Coming in at number 6 is Kwame Brown. Brown was drafted first overall (1,1) by the Washington Wizards in the 2001 NBA draft directly out of high school. This was prior to the one-and-done rule that is in place today and Brown was an exceptional high school talent at Glynn Academy in Georgia. In his final year in high school, he averaged 20.1 points, 13.3 rebounds, and 5.8 blocks.

Brown struggled during his early years in Washington and only had one season where he averaged more than 10 points and more than 6 rebounds per game. This is probably more proof that there are only a handful of players that can jump from high school sports to the professional level, i.e. LeBron James, and Kevin Garnett.

Once leaving Washington he bounced around to the Los Angeles Lakers, the Memphis Grizzlies, the Detroit Pistons, the Charlotte Hornets, and the Golden State Warriors. In those five stops, he battled injuries and never again averaged more than 9 points or 7 rebounds per game in those cities. The expectation of players drafted with the top overall pick is much higher than this and Brown could be categorized as a bust at this point in his career.

After 11 seasons in the league and clearly on the decline, the Philadelphia 76ers for some reason decided to sign Brown to a 2-year, $5.8 million contract. Brown appeared in only 22 games for the Sixers in the 2012-2013 season, starting 11 of those games. He averaged 1.9 points, 3.4 rebounds, and 0.5 blocks per game and was a non-factor.

Heading into the 2013-2014 season, it was clear Brown would likely not be a contributing member of this team, and following a hamstring injury, he was waived by the Sixers prior to the start of regular season games. It still baffles me why the Sixers brought Brown in for those two years. He was out of the league after his time with the Sixers, a parallel to Bayless on the previous slide.

There must be something about a player towards the end of his career that the Sixers think has value and that they can get more out of him than the rest of the league. As has been seen so far, that has not worked out so well for them.

• TASKS AND EXERCISES
- 1) From the Kwame Brown passage, list every NBA team that Brown is said to have played for.
- 2) Use the Kwame Brown passage to answer these questions:
(a) Which high school did Brown attend?
(b) What contract did the Philadelphia 76ers give Brown?
(c) How many games did Brown play for the Sixers in the 2012-2013 season, and how many did he start?

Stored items
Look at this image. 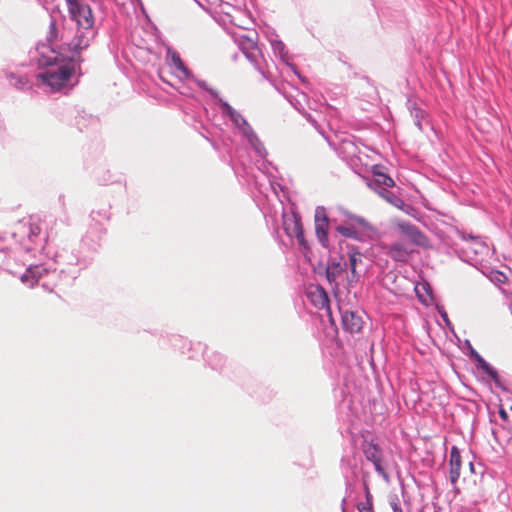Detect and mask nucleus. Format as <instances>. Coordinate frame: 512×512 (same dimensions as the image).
<instances>
[{
	"mask_svg": "<svg viewBox=\"0 0 512 512\" xmlns=\"http://www.w3.org/2000/svg\"><path fill=\"white\" fill-rule=\"evenodd\" d=\"M74 72V67L71 63H66L58 66L55 69H49L39 75L42 82L51 87L52 90L58 91L66 85Z\"/></svg>",
	"mask_w": 512,
	"mask_h": 512,
	"instance_id": "obj_1",
	"label": "nucleus"
},
{
	"mask_svg": "<svg viewBox=\"0 0 512 512\" xmlns=\"http://www.w3.org/2000/svg\"><path fill=\"white\" fill-rule=\"evenodd\" d=\"M68 4L69 13L79 27L89 29L93 26L92 10L86 2H68Z\"/></svg>",
	"mask_w": 512,
	"mask_h": 512,
	"instance_id": "obj_2",
	"label": "nucleus"
},
{
	"mask_svg": "<svg viewBox=\"0 0 512 512\" xmlns=\"http://www.w3.org/2000/svg\"><path fill=\"white\" fill-rule=\"evenodd\" d=\"M396 226L401 234L408 238L414 245L425 248L429 246L427 237L415 225L408 222H398Z\"/></svg>",
	"mask_w": 512,
	"mask_h": 512,
	"instance_id": "obj_3",
	"label": "nucleus"
},
{
	"mask_svg": "<svg viewBox=\"0 0 512 512\" xmlns=\"http://www.w3.org/2000/svg\"><path fill=\"white\" fill-rule=\"evenodd\" d=\"M329 220L324 209H317L315 213V233L320 244L327 248Z\"/></svg>",
	"mask_w": 512,
	"mask_h": 512,
	"instance_id": "obj_4",
	"label": "nucleus"
},
{
	"mask_svg": "<svg viewBox=\"0 0 512 512\" xmlns=\"http://www.w3.org/2000/svg\"><path fill=\"white\" fill-rule=\"evenodd\" d=\"M363 452L365 458L374 464L376 471L381 475H385V470L382 466L383 456L381 448L377 444L366 443L363 447Z\"/></svg>",
	"mask_w": 512,
	"mask_h": 512,
	"instance_id": "obj_5",
	"label": "nucleus"
},
{
	"mask_svg": "<svg viewBox=\"0 0 512 512\" xmlns=\"http://www.w3.org/2000/svg\"><path fill=\"white\" fill-rule=\"evenodd\" d=\"M371 172L373 179L368 183L369 187L376 188L383 186L385 188H391L395 185L394 180L386 173L383 166L374 165Z\"/></svg>",
	"mask_w": 512,
	"mask_h": 512,
	"instance_id": "obj_6",
	"label": "nucleus"
},
{
	"mask_svg": "<svg viewBox=\"0 0 512 512\" xmlns=\"http://www.w3.org/2000/svg\"><path fill=\"white\" fill-rule=\"evenodd\" d=\"M342 326L350 333H358L362 330L363 320L356 312L347 310L342 313Z\"/></svg>",
	"mask_w": 512,
	"mask_h": 512,
	"instance_id": "obj_7",
	"label": "nucleus"
},
{
	"mask_svg": "<svg viewBox=\"0 0 512 512\" xmlns=\"http://www.w3.org/2000/svg\"><path fill=\"white\" fill-rule=\"evenodd\" d=\"M307 297L310 299V301L316 308L329 309L328 295L322 287H320V286L311 287L307 292Z\"/></svg>",
	"mask_w": 512,
	"mask_h": 512,
	"instance_id": "obj_8",
	"label": "nucleus"
},
{
	"mask_svg": "<svg viewBox=\"0 0 512 512\" xmlns=\"http://www.w3.org/2000/svg\"><path fill=\"white\" fill-rule=\"evenodd\" d=\"M412 252L413 250H411L408 246L397 242L389 246L387 254L393 260L405 263L409 260Z\"/></svg>",
	"mask_w": 512,
	"mask_h": 512,
	"instance_id": "obj_9",
	"label": "nucleus"
},
{
	"mask_svg": "<svg viewBox=\"0 0 512 512\" xmlns=\"http://www.w3.org/2000/svg\"><path fill=\"white\" fill-rule=\"evenodd\" d=\"M461 455L456 446L451 448L450 452V473L449 478L450 481L455 484L460 476V468H461Z\"/></svg>",
	"mask_w": 512,
	"mask_h": 512,
	"instance_id": "obj_10",
	"label": "nucleus"
},
{
	"mask_svg": "<svg viewBox=\"0 0 512 512\" xmlns=\"http://www.w3.org/2000/svg\"><path fill=\"white\" fill-rule=\"evenodd\" d=\"M43 275V269L37 265L29 266L22 274L20 280L22 283L33 287Z\"/></svg>",
	"mask_w": 512,
	"mask_h": 512,
	"instance_id": "obj_11",
	"label": "nucleus"
},
{
	"mask_svg": "<svg viewBox=\"0 0 512 512\" xmlns=\"http://www.w3.org/2000/svg\"><path fill=\"white\" fill-rule=\"evenodd\" d=\"M349 267L352 273L353 278H358L359 274L357 273V267L362 263V254L355 248L351 247L349 249Z\"/></svg>",
	"mask_w": 512,
	"mask_h": 512,
	"instance_id": "obj_12",
	"label": "nucleus"
},
{
	"mask_svg": "<svg viewBox=\"0 0 512 512\" xmlns=\"http://www.w3.org/2000/svg\"><path fill=\"white\" fill-rule=\"evenodd\" d=\"M284 226L289 237H294L301 229H303L301 221L297 217L285 220Z\"/></svg>",
	"mask_w": 512,
	"mask_h": 512,
	"instance_id": "obj_13",
	"label": "nucleus"
},
{
	"mask_svg": "<svg viewBox=\"0 0 512 512\" xmlns=\"http://www.w3.org/2000/svg\"><path fill=\"white\" fill-rule=\"evenodd\" d=\"M343 271V265L341 262L332 260L329 262L328 267L326 269V276L327 279L332 282L335 281L336 278L342 273Z\"/></svg>",
	"mask_w": 512,
	"mask_h": 512,
	"instance_id": "obj_14",
	"label": "nucleus"
},
{
	"mask_svg": "<svg viewBox=\"0 0 512 512\" xmlns=\"http://www.w3.org/2000/svg\"><path fill=\"white\" fill-rule=\"evenodd\" d=\"M171 63L173 67L176 69V71L179 72L180 77L187 78L190 75V71L183 63L182 59L180 58L179 54L174 52L171 55Z\"/></svg>",
	"mask_w": 512,
	"mask_h": 512,
	"instance_id": "obj_15",
	"label": "nucleus"
},
{
	"mask_svg": "<svg viewBox=\"0 0 512 512\" xmlns=\"http://www.w3.org/2000/svg\"><path fill=\"white\" fill-rule=\"evenodd\" d=\"M365 490L366 501L358 504V510L359 512H374L372 495L367 485H365Z\"/></svg>",
	"mask_w": 512,
	"mask_h": 512,
	"instance_id": "obj_16",
	"label": "nucleus"
},
{
	"mask_svg": "<svg viewBox=\"0 0 512 512\" xmlns=\"http://www.w3.org/2000/svg\"><path fill=\"white\" fill-rule=\"evenodd\" d=\"M61 300L62 298L59 294L55 293L52 289H49L48 296L42 300V304L47 308H51L54 307L57 303H59Z\"/></svg>",
	"mask_w": 512,
	"mask_h": 512,
	"instance_id": "obj_17",
	"label": "nucleus"
},
{
	"mask_svg": "<svg viewBox=\"0 0 512 512\" xmlns=\"http://www.w3.org/2000/svg\"><path fill=\"white\" fill-rule=\"evenodd\" d=\"M336 230L338 233H340L341 235H343L347 238H352V239L358 238V233L354 227L338 226L336 228Z\"/></svg>",
	"mask_w": 512,
	"mask_h": 512,
	"instance_id": "obj_18",
	"label": "nucleus"
},
{
	"mask_svg": "<svg viewBox=\"0 0 512 512\" xmlns=\"http://www.w3.org/2000/svg\"><path fill=\"white\" fill-rule=\"evenodd\" d=\"M294 237L297 239L300 246H302L303 248H307V242L304 237L303 229H301Z\"/></svg>",
	"mask_w": 512,
	"mask_h": 512,
	"instance_id": "obj_19",
	"label": "nucleus"
},
{
	"mask_svg": "<svg viewBox=\"0 0 512 512\" xmlns=\"http://www.w3.org/2000/svg\"><path fill=\"white\" fill-rule=\"evenodd\" d=\"M41 233V228L38 224H30L29 237L38 236Z\"/></svg>",
	"mask_w": 512,
	"mask_h": 512,
	"instance_id": "obj_20",
	"label": "nucleus"
},
{
	"mask_svg": "<svg viewBox=\"0 0 512 512\" xmlns=\"http://www.w3.org/2000/svg\"><path fill=\"white\" fill-rule=\"evenodd\" d=\"M379 194L385 198L387 201L391 202V199H390V196H393L391 193H389L388 191H386L384 189V191H380Z\"/></svg>",
	"mask_w": 512,
	"mask_h": 512,
	"instance_id": "obj_21",
	"label": "nucleus"
},
{
	"mask_svg": "<svg viewBox=\"0 0 512 512\" xmlns=\"http://www.w3.org/2000/svg\"><path fill=\"white\" fill-rule=\"evenodd\" d=\"M499 415H500V417H501L503 420H507V419H508V414H507V412H506L504 409H502V408L499 410Z\"/></svg>",
	"mask_w": 512,
	"mask_h": 512,
	"instance_id": "obj_22",
	"label": "nucleus"
},
{
	"mask_svg": "<svg viewBox=\"0 0 512 512\" xmlns=\"http://www.w3.org/2000/svg\"><path fill=\"white\" fill-rule=\"evenodd\" d=\"M392 508L394 512H403L402 508L396 503L392 505Z\"/></svg>",
	"mask_w": 512,
	"mask_h": 512,
	"instance_id": "obj_23",
	"label": "nucleus"
},
{
	"mask_svg": "<svg viewBox=\"0 0 512 512\" xmlns=\"http://www.w3.org/2000/svg\"><path fill=\"white\" fill-rule=\"evenodd\" d=\"M478 359H479V361L483 364L482 366H483L484 368H488V364L483 360V358H481L480 356H478Z\"/></svg>",
	"mask_w": 512,
	"mask_h": 512,
	"instance_id": "obj_24",
	"label": "nucleus"
},
{
	"mask_svg": "<svg viewBox=\"0 0 512 512\" xmlns=\"http://www.w3.org/2000/svg\"><path fill=\"white\" fill-rule=\"evenodd\" d=\"M249 45H250V47H253L255 45V43L253 41H250Z\"/></svg>",
	"mask_w": 512,
	"mask_h": 512,
	"instance_id": "obj_25",
	"label": "nucleus"
}]
</instances>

• RESULTS OF THE TASKS
- 1)
Washington Wizards
Los Angeles Lakers
Memphis Grizzlies
Detroit Pistons
Charlotte Hornets
Golden State Warriors
Philadelphia 76ers

- 2)
(a) Glynn Academy in Georgia.
(b) A 2-year, $5.8 million contract.
(c) He appeared in 22 games and started 11.